Carlos Bonfil
Chicago
El origen de la comedia musical Chicago -una favorita de la cartelera en Broadway desde 1975--, es una obra teatral escrita en 1926 por Maurine Watkins, reportera del Chicago Tribune, quien documenta en ella, con el sensacionalismo requerido, la crónica de un hecho de nota roja del año 1924: el juicio a dos mujeres asesinas y su liberación por insuficiencia de cargos. El propósito de la obra original parece ser, en aquella época, el de señalar con índice de fuego el deterioro moral y los niveles de corrupción política que se viven en la gran urbe estadunidense. La heroína central, Roxie Hart, debe enfrentar en su agitada educación sentimental, los peligros y tentaciones a que la exponen su frivolidad y atractivos físicos. Su destino está ligado así, de modo indisoluble, a la ciudad que la enaltece y eventualmente derriba, al clima moral que le facilita un engañoso ascenso social. La obra y sus personajes tienen tal impacto que en 1942 inspiran una versión fílmica, Roxie Hart (en México, La pícara Roxie), dirigida por William Wellman y estelarizada por Ginger Rogers y Adolphe Menjou. El modelo de los años 20 prefigura a la Sally Bowles del novelista Christopher Isherwood (Adiós a Berlín), y por ello resulta natural, casi inevitable, que Bob Fosse, el coreógrafo y realizador de la cinta Cabaret (1972), adquiera los derechos de la obra teatral de Watkins para transformarla en 1975 en una exitosa comedia musical, el Chicago que alcanza en Broadway las 900 representaciones.
Luego de un largo silencio, Chicago es repuesta en 1996 con gran éxito, y una puesta aún más reciente obtiene el premio Tony. Esta última es dirigida por el coreógrafo Rob Marshall, quien ahora debuta como director de cine llevando su versión escénica a la pantalla, en colaboración con el guionista Bill Condon. La cinta pretende ser un homenaje al fallecido Bob Fosse, y en algunos números estupendos, como el tango carcelario They had it coming o el trepidante All that jazz, la huella del maestro es evidente. Con todo, la apuesta de contrastar el clima social del Chicago de la depresión económica y de la tiranía gangsteril, con las fantasías y cándidas visiones de Roxie (Renée Zellweger), no tiene resultados fílmicos muy afortunados. Marshall presenta esa realidad social en trazos muy gruesos y escénicamente las fantasías de la joven parecen tristes en decorados relucientes de mal gusto. Sin el aliento y la redondez que el propio Fosse supo imprimir a una comedia musical como Cabaret (humorismo sostenido y fresco, personajes secundarios atractivos, elegancia y malicia en la dirección), la cinta de Marshall recuerda más otra película desigual (no por ello menos entrañable), Dulce caridad (Sweet charity), también de Bob Fosse. Renée Zellweger seduce y domina su personaje, como lo hiciera antes Shirley McLaine; tiene una compañera, Velma Kelly (Catherine Zeta Jones), chispeante y maliciosa, y ambas son representadas en la corte por un emblema de la venalidad jurídica, Billy Flynn (Richard Gere), el abogado que "jamás ha perdido un caso", y que cantando y bailando tap semeja una versión esforzadamente actualizada de Gene Kelly inclinándose del lado de Maurice Chevalier. Hay que destacar dos presencias notables, el marido papanatas de Roxie (John C. Reilly), y la matrona carcelaria Mama Morton, interpretada por Queen Latifa.
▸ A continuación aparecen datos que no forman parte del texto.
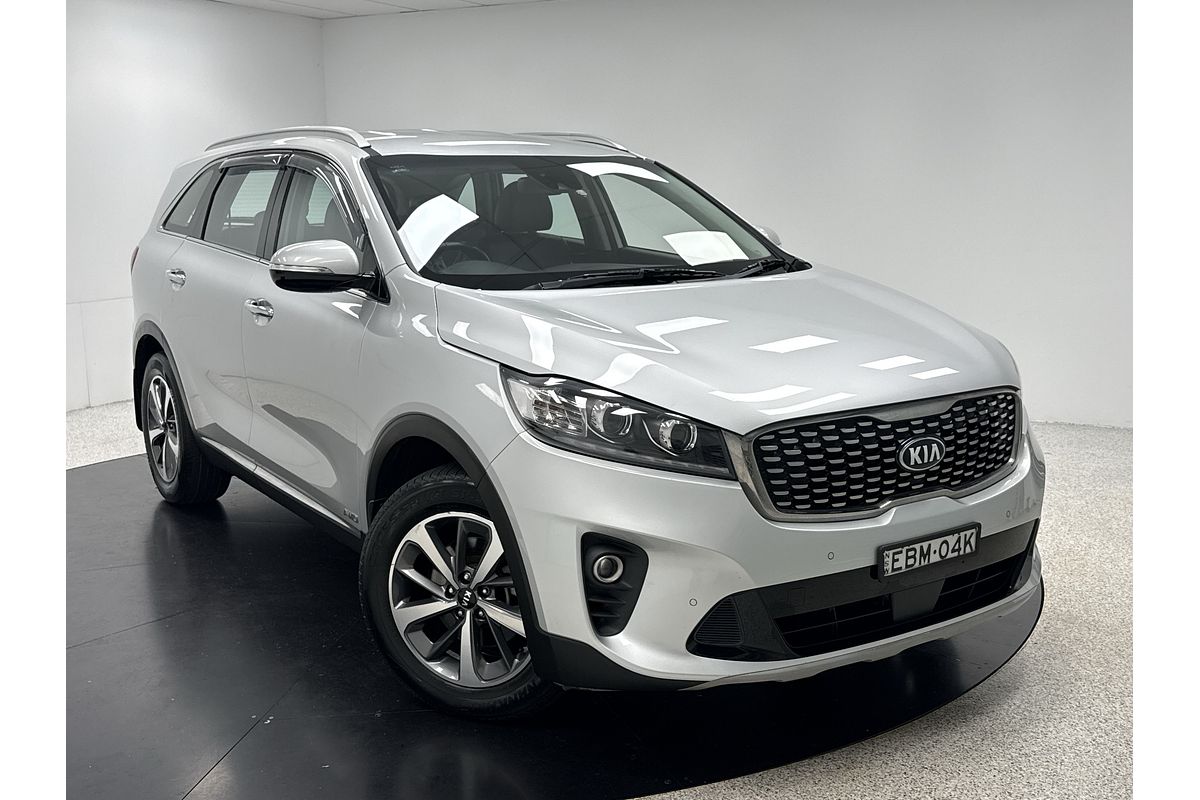 2019 Kia Sorento Sport UM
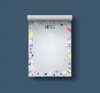 Designfräulein // Notizblock DIN A6 // Terrazzo Notes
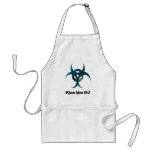 Kiss the DJ Aprons
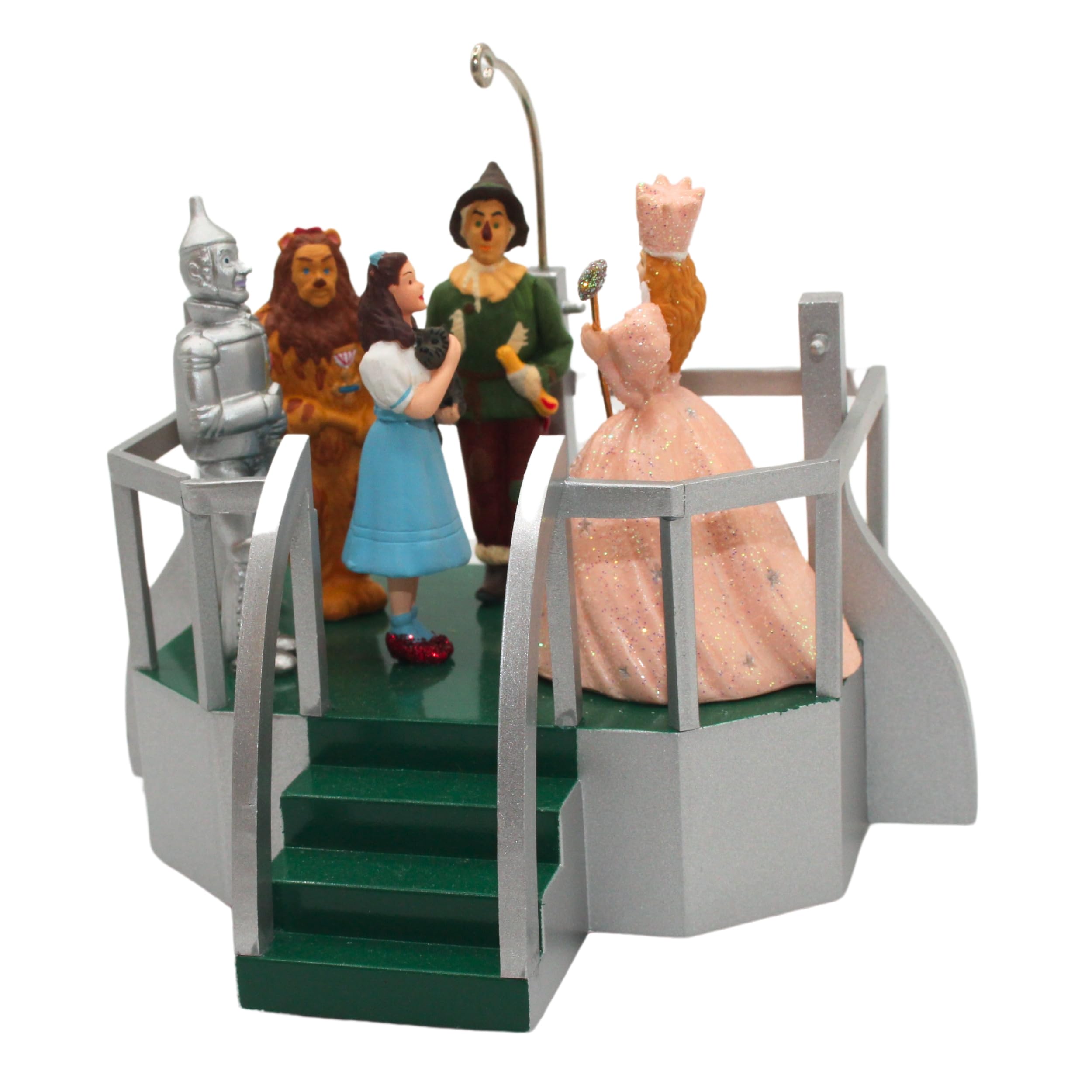 Amazon.com: Click Your Heels Wizard of Oz 2003 Hallmark Ornament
Llevar el musical Chicago a la pantalla ha sido un reto en una época en la que tales adaptaciones son vistas con recelo por productores y distribuidoras, y por un público de cine crecientemente escéptico. Desde Evita (1996), de Alan Parker, no ha habido otra superproducción musical que en Hollywood revitalice al género. Está por supuesto el caso del Moulin Rouge, del australiano Baz Luhrmann, pero su barroquismo visual y los riesgos de su propuesta narrativa lo colocan en una categoría aparte, un cine de autor que flirtea con un género en decadencia.
Rob Marshall, coreógrafo de Broadway, se arriesga a revivir este género alternando números musicales muy disfrutables con viñetas narrativas bastante parcas, y con un comentario social demasiado obvio sobre el cinismo y la corrupción en el mundo del espectáculo (en resumen: con la publicidad suficiente, un delincuente se vuelve superestrella, y viceversa). El declarado tributo al arte escénico de Bob Fosse sólo acentúa las limitaciones de este tránsito que hace Chicago del escenario a la pantalla. A la atinada intuición coreográfica de Marshall le falta el complemento de una dirección más diestra y exigente (que no confíe ciegamente en el "carisma" de sus actores), de una malicia mucho mayor y más fina que la pregonada, y de una técnica narrativa sin efectismos, más depurada, que no se limite al atractivo de una sucesión afortunada de números musicales.